Advanced Lighting Control
Automate lighting and interact with external devices using our DMX512 and digital I/O controller. Program scene/exposure lighting for advanced effects and automate bash lighting with ease.
The DDMX-512 an updated version of our popular DDMX-S2, with support for 512 lighting channels, rather than the 99 provided by the DDMX-S2. Dragonframe 4 is required to access all 512 channels. With Dragonframe 3, the DDMX-512 will only provide 99 channels.
This product is suitable for stop motion and time-lapse. For real-time DMX capabilities, you need our DMC-32 real-time controller instead.
16 in stock
DDMX-512 Lighting Control
OverviewThe DDMX-512 is a hardware device that you can pair with Dragonframe to:
- Automate a work light (bash light) turning on and off.
- Automate front-light/back-light lighting passes.
- Automate keyframe-based lighting programs for your scene.
- Trigger a RED camera, film camera, or unsupported still camera.
- Trigger a motion control system for shoot-move-shoot integration.
- Trigger Dragonframe from an external system.
DMX512 (or DMX) is a standard protocol for controlling lighting. When paired with one or more DMX dimmer/switch packs, you can control up to 512 different light channels.
Interact with external devices using the built-in relay switch, digital input and digital output.
What else do I need?
The DDMX-512 interfaces Dragonframe to one or more DMX dimmer/switch packs, or directly to DMX-enabled lights. For standard incandescent lights, you will need to buy a DMX dimmer/switch pack. You can find several DMX dimmer packs at Amazon.com . Make sure that the one you choose can handle the power requirements of your lights. For LED lights, you must get ones that have DMX input or have a DMX-enabled controller.
You will also need a cable. You must use a cable designed for DMX, not a microphone cable. If you use a 5-pin DMX dimmer pack, you will need a 5-pin to 3-pin adapter.
To prevent any possible damage to the host computer from badly grounded peripherals, all DDMX-512 outputs and inputs are optically isolated from the host USB bus. The I/O channels “float” electrically relative to the USB, thereby minimizing the opportunity for ground loops.
DDMX-512 supports a USITT standard DMX512 output protocol. The DDMX-512 output will easily drive a standard 120 ohm bus termination. The DMX channel provides packets of 512 slots, with a 50mS inter-packet period. The DMX port is typically equipped with a 3-pin XLR connector for easy connection to “entertainment” style DMX packs. To connect DDMX-512 to a USITT standard 5-pin XLR connector for use with “professional” style equipment, use a standard 3-pin to 5-pin adapter.
The relay is intended to switch low-power control signals like button presses, but it can also switch small amounts of power. Do not exceed 0.5A @ 24VDC, or 0.25A @ 125VAC.

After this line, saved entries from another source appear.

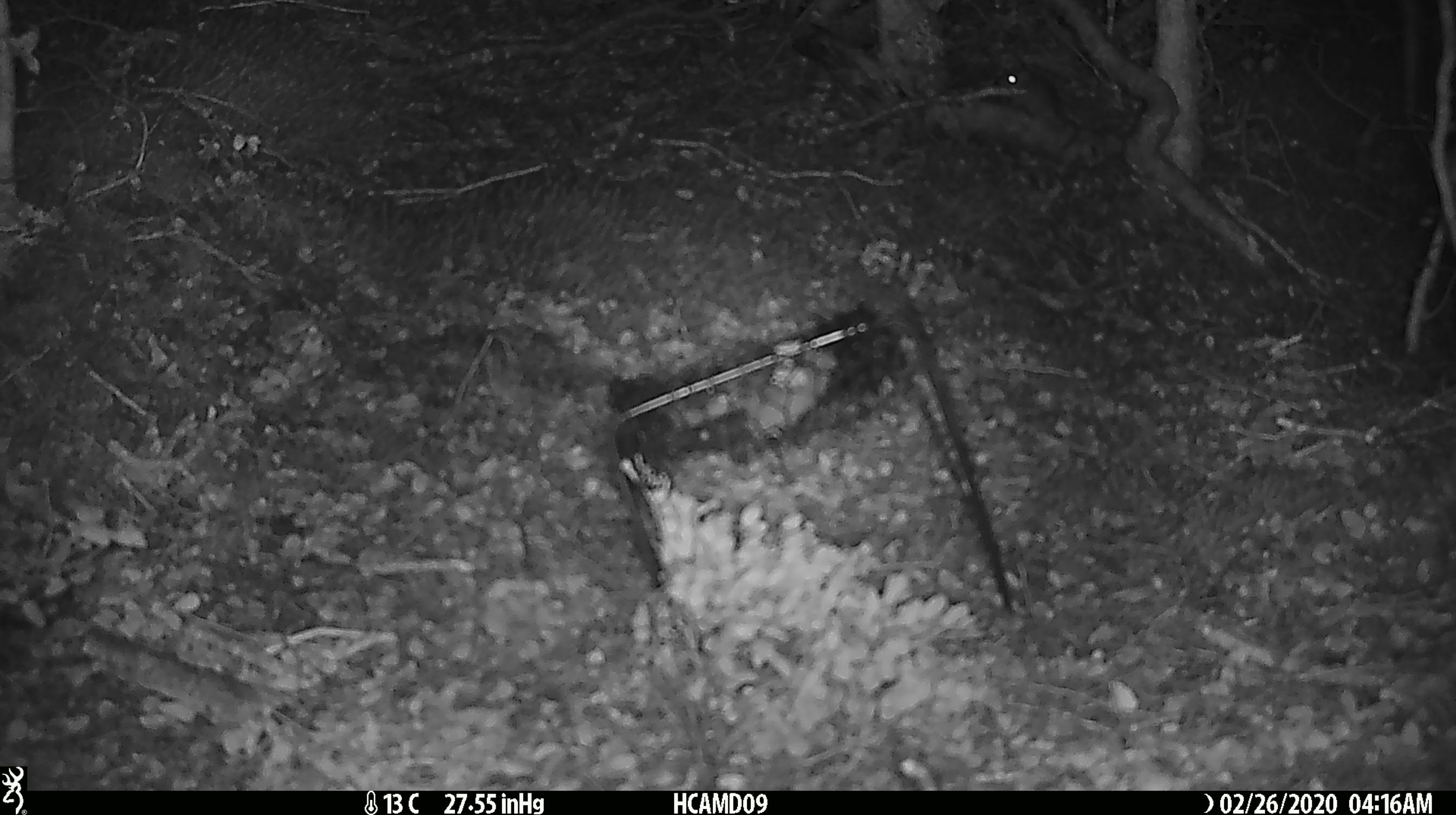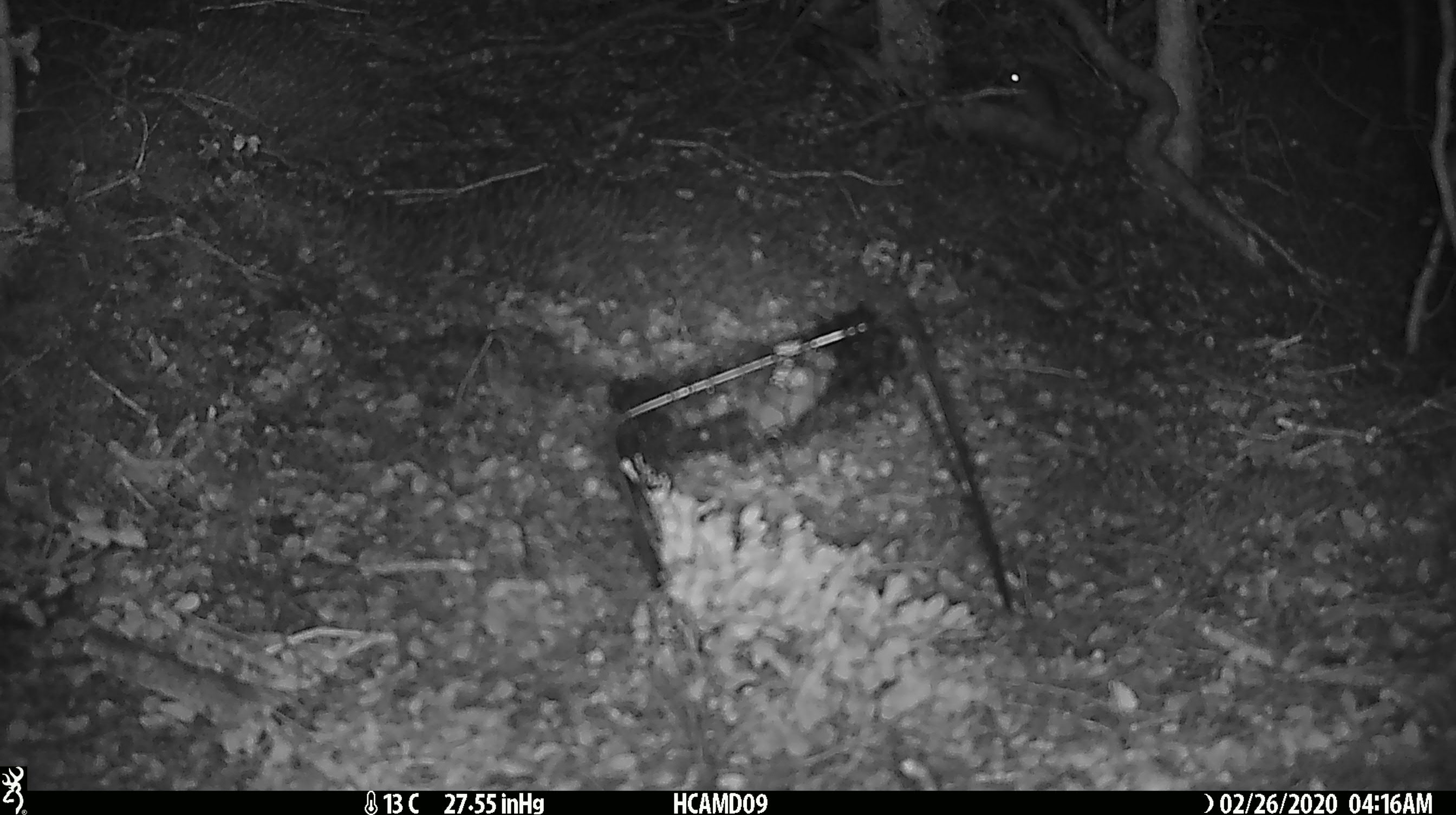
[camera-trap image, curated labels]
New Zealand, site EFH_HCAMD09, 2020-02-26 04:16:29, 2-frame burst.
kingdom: Animalia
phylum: Chordata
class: Mammalia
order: Rodentia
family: Muridae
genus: Mus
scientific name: Mus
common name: mouse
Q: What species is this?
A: Mouse (Mus).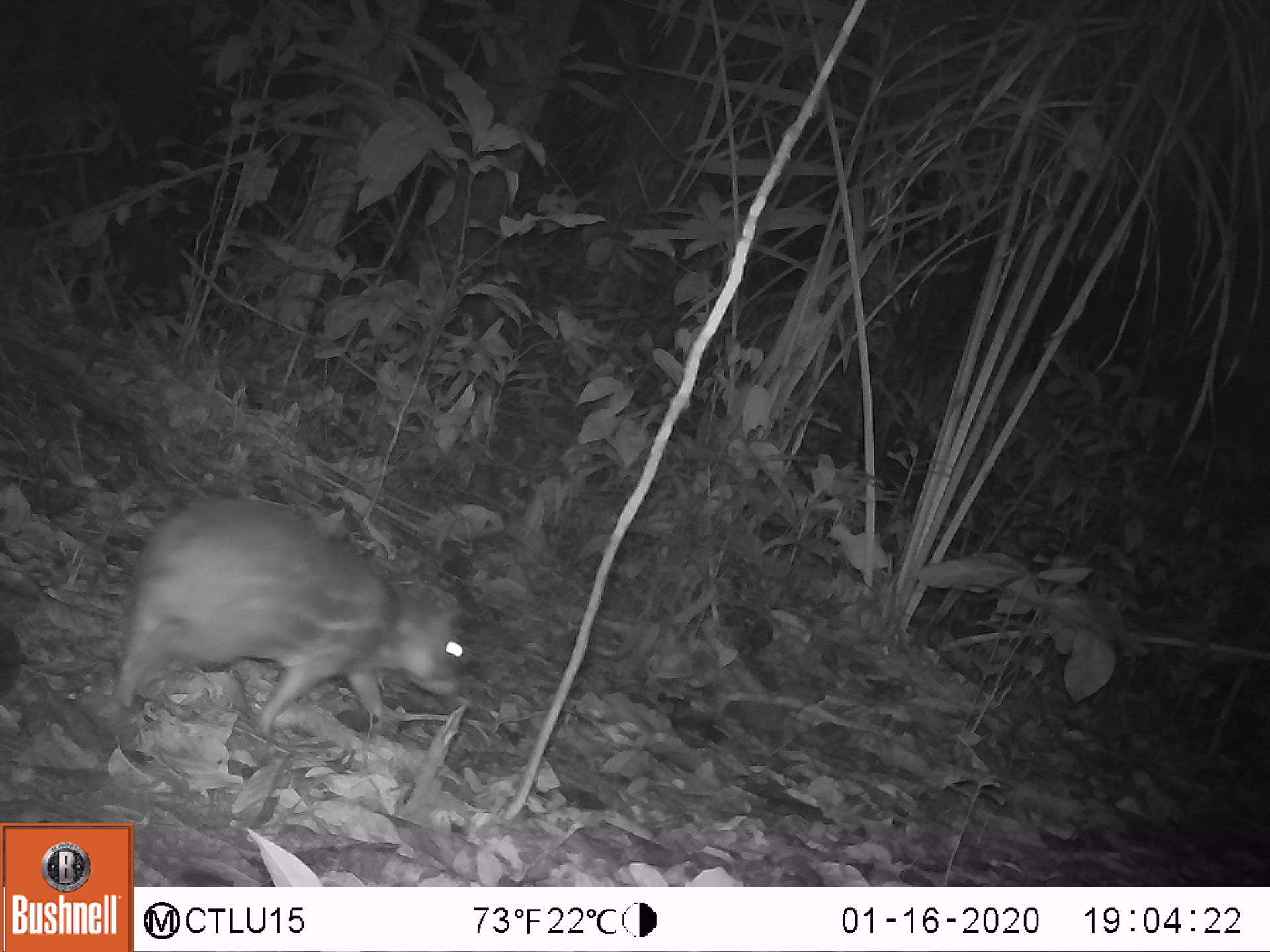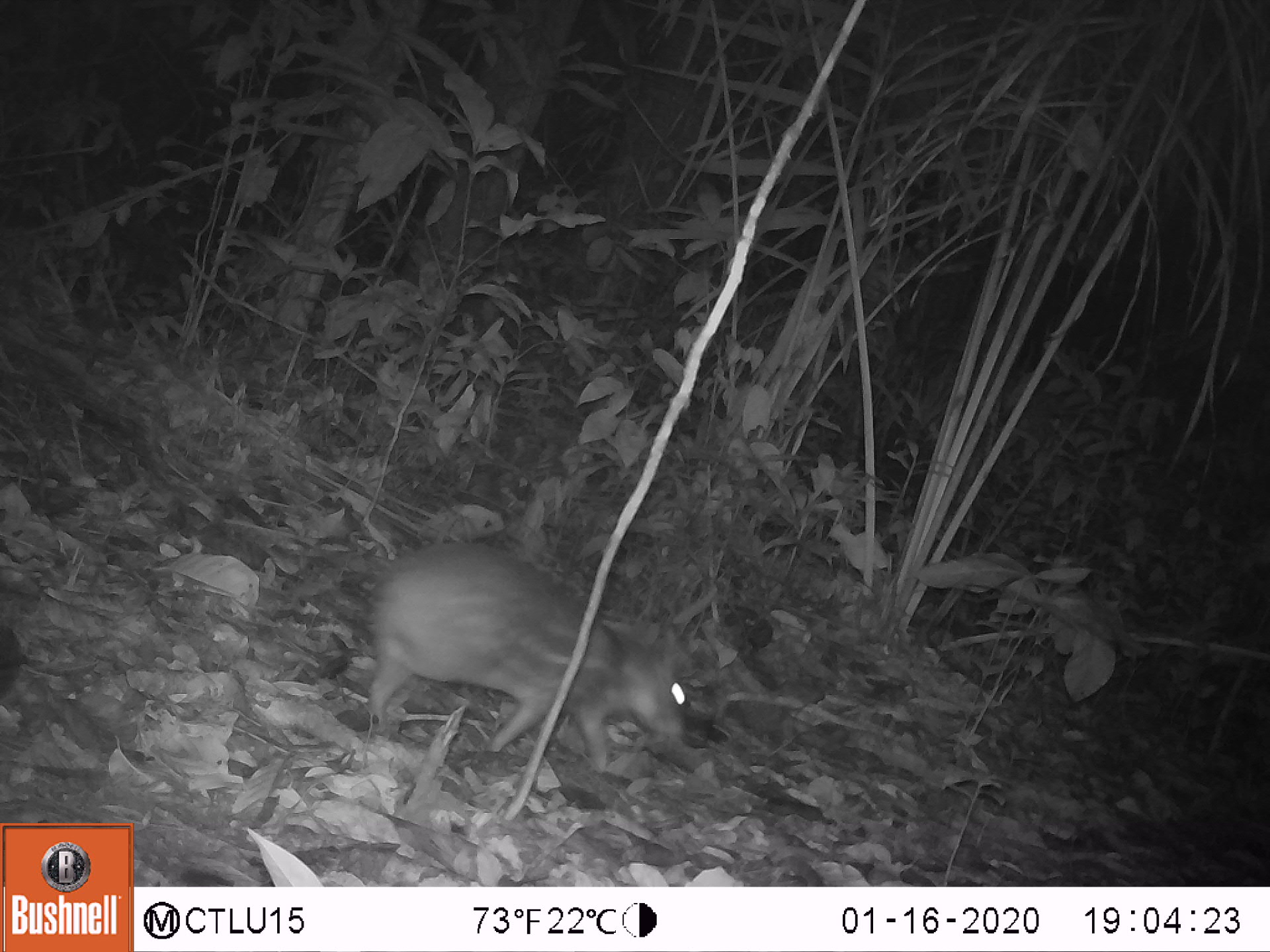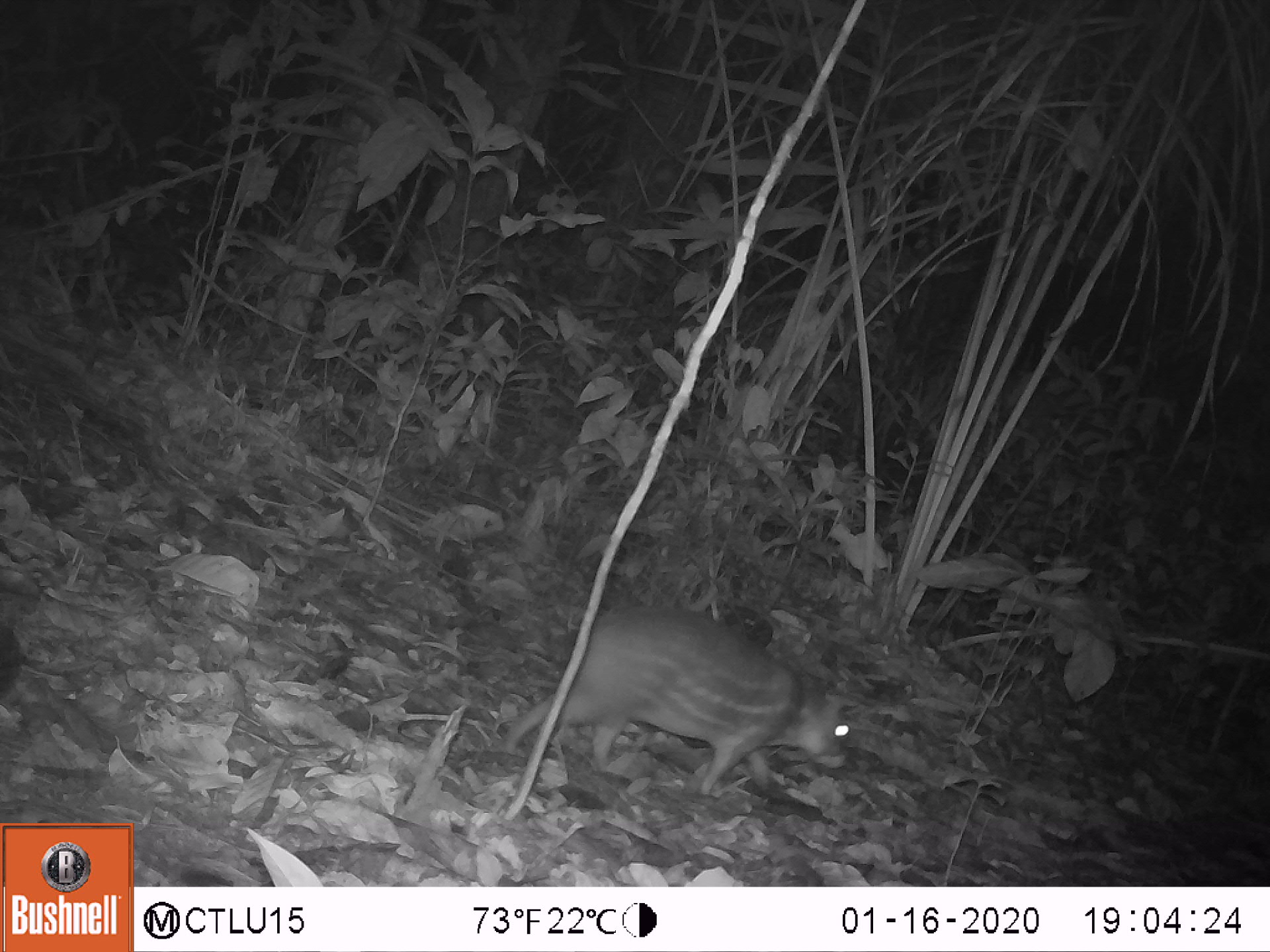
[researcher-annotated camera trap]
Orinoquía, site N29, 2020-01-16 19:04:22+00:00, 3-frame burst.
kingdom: Animalia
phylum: Chordata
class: Mammalia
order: Rodentia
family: Cuniculidae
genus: Cuniculus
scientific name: Cuniculus paca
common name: spotted paca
Spotted paca (Cuniculus paca).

Logic out is a standard 5V, TTL level, logic signal (relative to the ground terminal). The signal is provided in both active high and active low versions. Maximum load is 30mA in each state. These signals may also be used as a differential pair with a termination load greater than 220 ohms.
Switch in is designed to sense a switch closure to ground. This input will also take a 5V TTL level signal. Note that in keeping with a switch closure, the logic on this pin is active low. This pin is internally pulled to 5V with a 1Kohm resister. When driving this pin externally, do not exceed 5 volts.
4.7″ X 3.7″ X 1.3″ (12cm X 9cm X 3.5cm). Weight: approximately 12oz. (340g) with 5′ (1.5m) Type A USB pigtail. DDMX-512 is built ruggedly, in a .090″ thick cast aluminum box and painted with a hard powder coat to survive years in a harsh stage environment.
DDMX-512 is a “high current” USB peripheral, drawing up to 220mA with all outputs active and fully loaded. As such it must be plugged directly into either a computer port or a powered USB hub. Your power source must provide at least 4.5 Volts. DDMX-512 should not be plugged into a unpowered USB hub. USB peripherals send their power requirements to the system on initialization, and unpowered hubs are supposed to reject peripherals that do not identify as “low current,” that is, any peripherals that require more than 100mA.